Prompt -
Copy out exactly each line from the line with "order: Artiodactyla" through the last line of the material below.

++++++++++

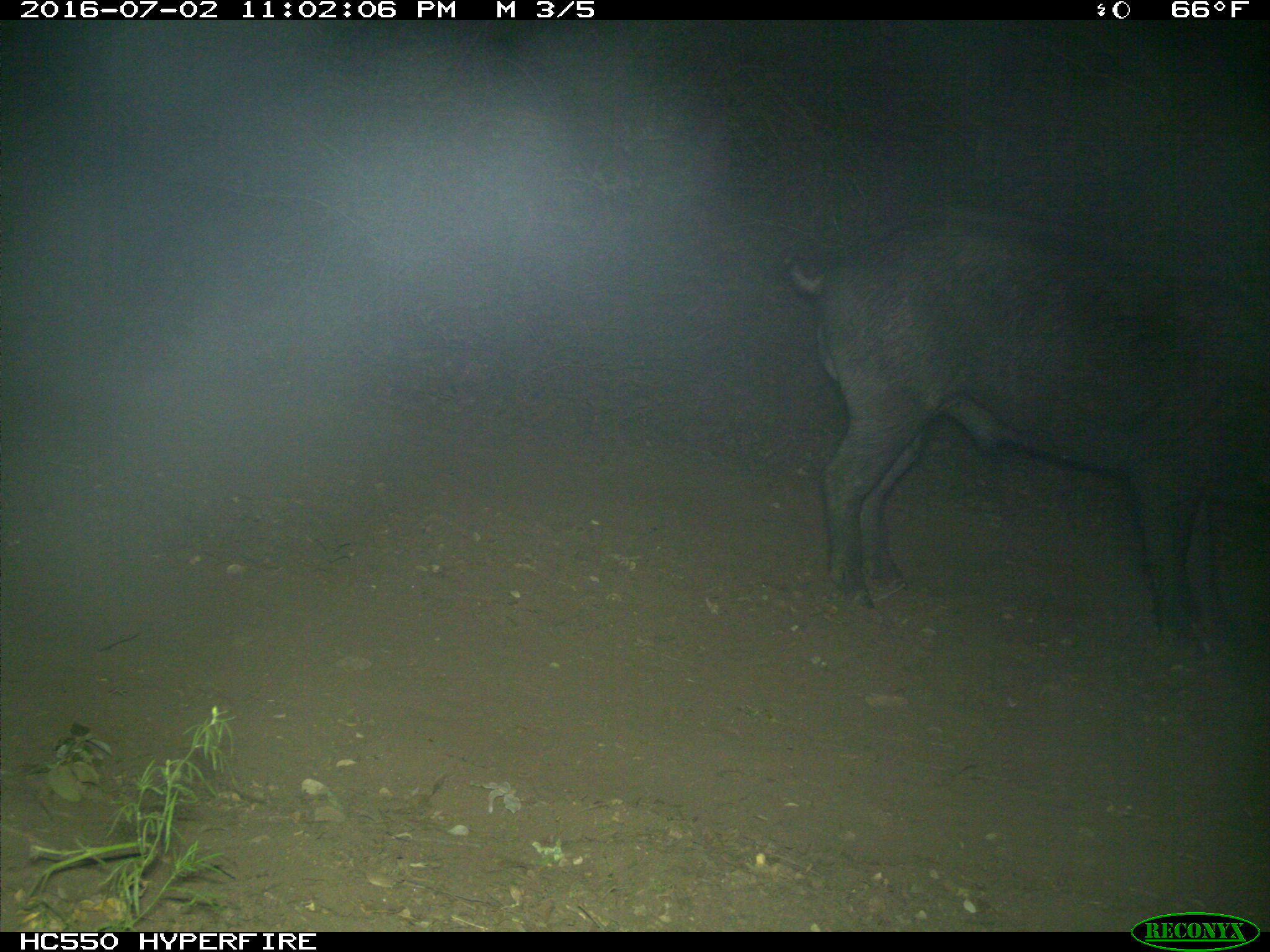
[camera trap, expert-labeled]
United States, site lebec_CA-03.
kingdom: Animalia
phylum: Chordata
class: Mammalia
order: Artiodactyla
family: Suidae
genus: Sus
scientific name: Sus scrofa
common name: wild boar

++++++++++

Task result -
order: Artiodactyla
family: Suidae
genus: Sus
scientific name: Sus scrofa
common name: wild boar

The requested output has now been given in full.